To get a good night's sleep, it's essential to stay well hydrated throughout the day. Doctors say it, newspapers say it, news channels say it, your parents say it, but we can't say it enough. Drinking (water) allows the body to sweat to regulate its internal temperature and to compensate for dehydration, which is more frequent when nights are too short. In fact, a study conducted in the United States and China(1) has shown that nights of less than 6 hours increase the risk of dehydration by 16 to 59% in adults. So make sure you drink enough water at room temperature, which is more quickly absorbed by the body.

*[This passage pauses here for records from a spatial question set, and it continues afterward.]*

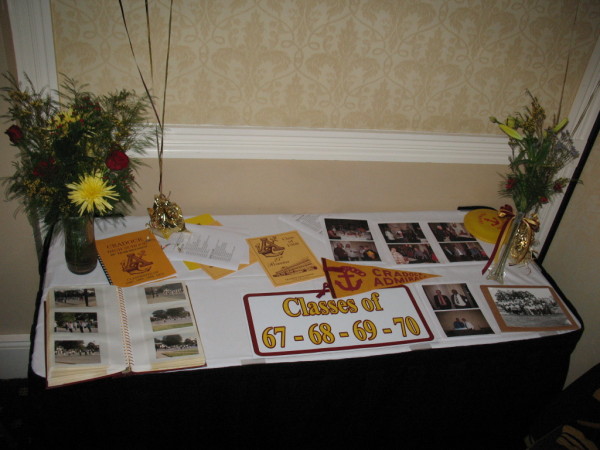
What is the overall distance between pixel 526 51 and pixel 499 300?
94 cm

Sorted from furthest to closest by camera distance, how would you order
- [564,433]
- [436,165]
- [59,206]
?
[436,165], [564,433], [59,206]

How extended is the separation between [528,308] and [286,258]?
849mm

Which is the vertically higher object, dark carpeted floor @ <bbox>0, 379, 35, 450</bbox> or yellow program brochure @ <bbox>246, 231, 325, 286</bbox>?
yellow program brochure @ <bbox>246, 231, 325, 286</bbox>

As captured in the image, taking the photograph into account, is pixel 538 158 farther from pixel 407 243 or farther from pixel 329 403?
pixel 329 403

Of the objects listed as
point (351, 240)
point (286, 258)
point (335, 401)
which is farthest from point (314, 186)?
point (335, 401)

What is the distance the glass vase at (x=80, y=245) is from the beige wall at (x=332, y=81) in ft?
1.27

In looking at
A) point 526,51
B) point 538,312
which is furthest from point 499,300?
point 526,51

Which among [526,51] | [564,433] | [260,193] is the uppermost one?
[526,51]

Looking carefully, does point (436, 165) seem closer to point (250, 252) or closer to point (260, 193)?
point (260, 193)

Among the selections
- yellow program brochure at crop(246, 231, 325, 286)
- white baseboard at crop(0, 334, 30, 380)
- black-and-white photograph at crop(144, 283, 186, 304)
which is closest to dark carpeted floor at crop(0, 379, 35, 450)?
white baseboard at crop(0, 334, 30, 380)

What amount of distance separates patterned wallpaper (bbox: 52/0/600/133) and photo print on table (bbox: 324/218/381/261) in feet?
1.26

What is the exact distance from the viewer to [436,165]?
191cm

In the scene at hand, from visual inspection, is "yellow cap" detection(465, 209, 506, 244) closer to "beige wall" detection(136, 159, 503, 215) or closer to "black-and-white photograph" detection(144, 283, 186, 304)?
"beige wall" detection(136, 159, 503, 215)

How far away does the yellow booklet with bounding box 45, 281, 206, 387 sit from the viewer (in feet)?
3.84
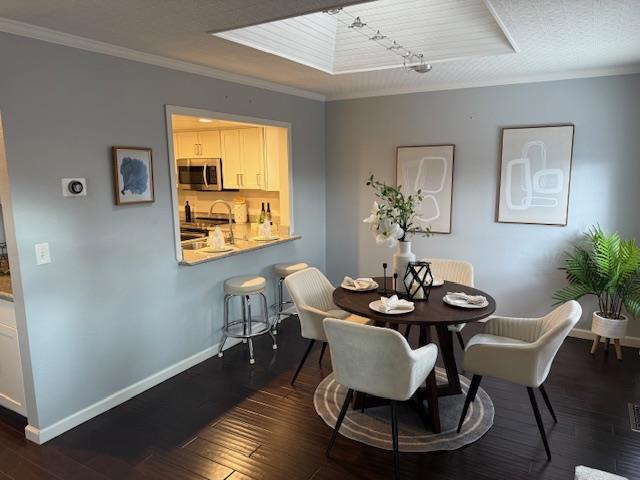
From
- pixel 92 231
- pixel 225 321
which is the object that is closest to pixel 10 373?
pixel 92 231

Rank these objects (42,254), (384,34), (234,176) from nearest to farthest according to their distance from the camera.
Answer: (42,254), (384,34), (234,176)

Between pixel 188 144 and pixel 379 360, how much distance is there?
4.34m

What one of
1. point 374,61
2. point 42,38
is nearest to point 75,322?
point 42,38

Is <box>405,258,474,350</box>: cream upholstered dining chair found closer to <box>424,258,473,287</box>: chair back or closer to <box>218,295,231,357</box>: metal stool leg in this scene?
<box>424,258,473,287</box>: chair back

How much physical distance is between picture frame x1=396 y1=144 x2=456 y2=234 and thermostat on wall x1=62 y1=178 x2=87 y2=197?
318cm

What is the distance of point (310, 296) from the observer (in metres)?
3.51

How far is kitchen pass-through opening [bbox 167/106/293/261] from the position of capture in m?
4.72

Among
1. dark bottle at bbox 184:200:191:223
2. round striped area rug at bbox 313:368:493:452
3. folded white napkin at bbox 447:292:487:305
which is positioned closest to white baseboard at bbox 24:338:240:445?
round striped area rug at bbox 313:368:493:452

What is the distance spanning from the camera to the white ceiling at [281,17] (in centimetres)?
223

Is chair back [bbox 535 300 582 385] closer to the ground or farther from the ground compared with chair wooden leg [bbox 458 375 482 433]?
Result: farther from the ground

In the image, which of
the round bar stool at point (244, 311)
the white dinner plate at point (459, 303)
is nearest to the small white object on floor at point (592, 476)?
the white dinner plate at point (459, 303)

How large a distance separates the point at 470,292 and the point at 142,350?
246 cm

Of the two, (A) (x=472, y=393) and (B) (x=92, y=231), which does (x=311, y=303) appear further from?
(B) (x=92, y=231)

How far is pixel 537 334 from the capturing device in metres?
2.90
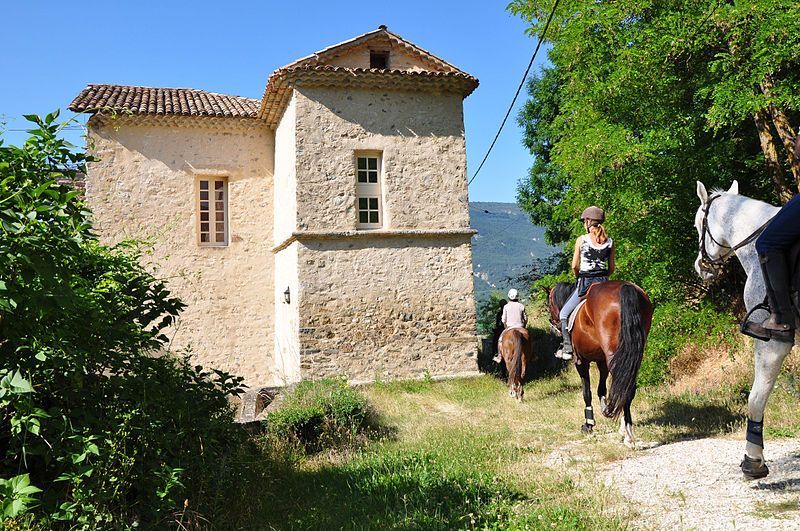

For dinner, there is only one watchword: freshness. Avoid turning on a heat source (oven, hotplates, etc.) so as not to heat up the room. And just before going to bed, a lukewarm shower allows you to refresh yourself without getting cold, and without encouraging your body to warm up right afterwards. You can keep a mister handy during the night to reproduce the same effect. And if you share a bed, it may be best to sleep in separate rooms just for the night.

What if you still can't sleep?

When our lifestyle allows it, we don't hesitate to shift our sleep rhythm by a few hours. Going to bed later and sleeping a little longer, when the air is more breathable, is ideal. Taking a short nap in the afternoon also helps you recover after a short night. And when insomnia persists, why not take advantage of the slight drop in temperature at night to get some fresh air? In Paris, 13 parks and gardens are open 24 hours a day in summer, and there are even more during the heat wave. And some museums are too. A nice way to ride the heat wave.

(1)Short sleep duration is associated with inadequate hydration: cross-cultural evidence from US and Chinese adults, Asher Y Rosinger, Anne-Marie Chang, Orfeu M Buxton, Junjuan Li, Shouling Wu,Xiang Gao, Sleep, Volume 42, Issue 2, February 2019.